Diversification Opportunities for China World and Eit Environmental
-0.48 | Correlation Coefficient |
Very good diversification
The 3 months correlation between China and Eit is -0.48. Overlapping area represents the amount of risk that can be diversified away by holding China World Trade and Eit Environmental Development in the same portfolio, assuming nothing else is changed. The correlation between historical prices or returns on Eit Environmental and China World is a relative statistical measure of the degree to which these equity instruments tend to move together. The correlation coefficient measures the extent to which returns on China World Trade are associated (or correlated) with Eit Environmental. Values of the correlation coefficient range from -1 to +1, where. The correlation of zero (0) is possible when the price movement of Eit Environmental has no effect on the direction of China World i.e., China World and Eit Environmental go up and down completely randomly.

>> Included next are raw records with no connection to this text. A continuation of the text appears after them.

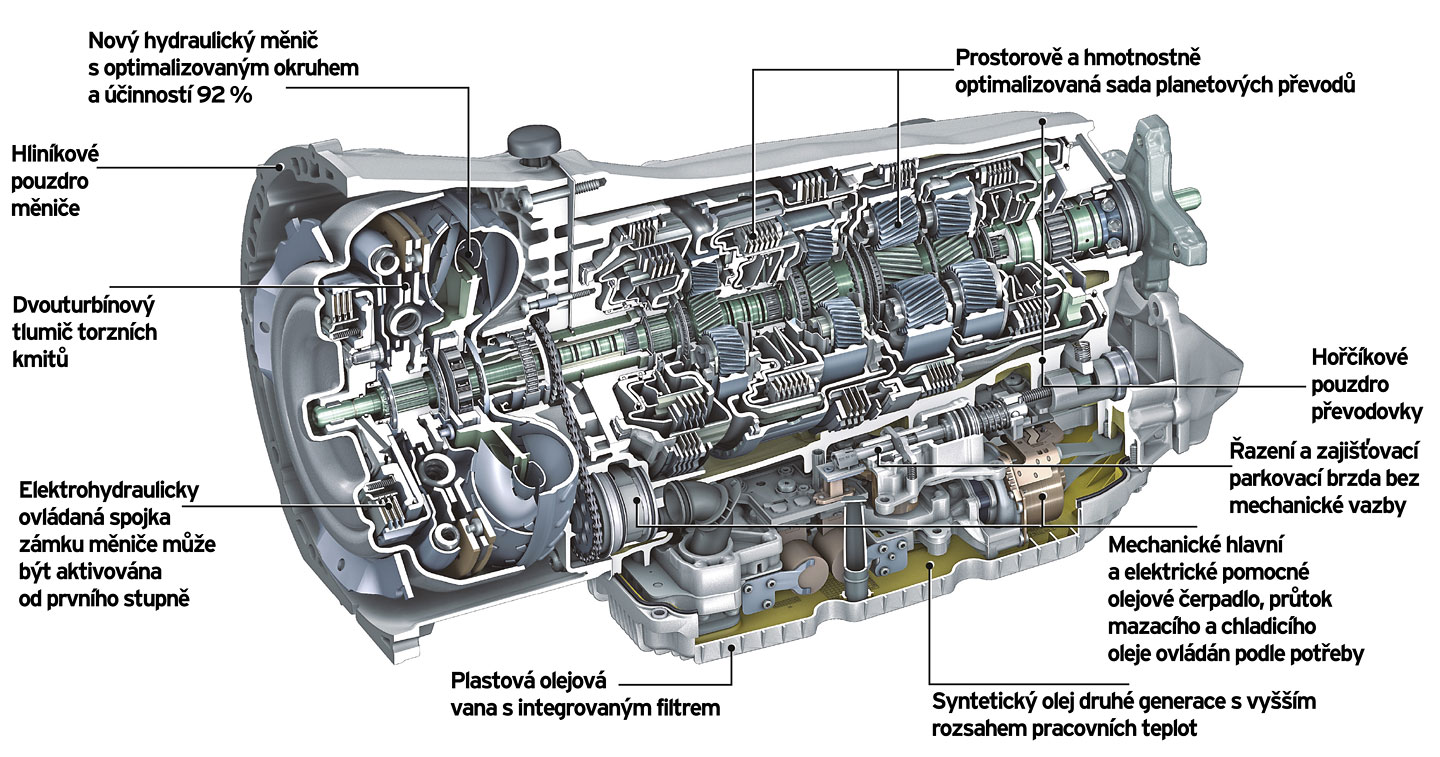 Nový hydraulický měnič s optimalizovaným okruhem a účinností 92 %

Prostorově a hmotnostně optimalizovaná sada planetových převodů

Hliníkové pouzdro měniče

Dvouturbínový tlumič torzních kmitů

Hořčíkové pouzdro převodovky

Řazení a zajišťovací parkovací brzda bez mechanické vazby

Elektrohydraulicky ovládaná spojka zámku měniče může být aktivována od prvního stupně

Mechanické hlavní a elektrické pomocné olejové čerpadlo, průtok mazacího a chladicího oleje ovládán podle potřeby

Plastová olejová vana s integrovaným filtrem

Syntetický olej druhé generace s vyšším rozsahem pracovních teplot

Pair Corralation between China World and Eit Environmental
Assuming the 90 days trading horizon China World Trade is expected to generate 0.66 times more return on investment than Eit Environmental. However, China World Trade is 1.52 times less risky than Eit Environmental. It trades about 0.06 of its potential returns per unit of risk. Eit Environmental Development is currently generating about 0.02 per unit of risk. If you would invest 1,633 in China World Trade on October 5, 2024 and sell it today you would earn a total of 786.00 from holding China World Trade or generate 48.13% return on investment over 90 days.
Time Period | 3 Months [change] |
Direction | Moves Against |
Strength | Very Weak |
Accuracy | 100.0% |
Values | Daily Returns |
China World Trade vs. Eit Environmental Development
Performance |
Timeline |
China World Trade |
Eit Environmental |
China World and Eit Environmental Volatility Contrast
Predicted Return Density |
Returns |
Pair Trading with China World and Eit Environmental
The main advantage of trading using opposite China World and Eit Environmental positions is that it hedges away some unsystematic risk. Because of two separate transactions, even if China World position performs unexpectedly, Eit Environmental can make up some of the losses. Pair trading also minimizes risk from directional movements in the market. For example, if an entire industry or sector drops because of unexpected headlines, the short position in Eit Environmental will offset losses from the drop in Eit Environmental's long position.China World vs. Guangzhou Boji Medical | China World vs. Zoje Resources Investment | China World vs. Vanfund Urban Investment | China World vs. Xiandai Investment Co |
Eit Environmental vs. Industrial and Commercial | Eit Environmental vs. China Construction Bank | Eit Environmental vs. Agricultural Bank of | Eit Environmental vs. Bank of China |
Check out your portfolio center.Note that this page's information should be used as a complementary analysis to find the right mix of equity instruments to add to your existing portfolios or create a brand new portfolio. You can also try the Transaction History module to view history of all your transactions and understand their impact on performance.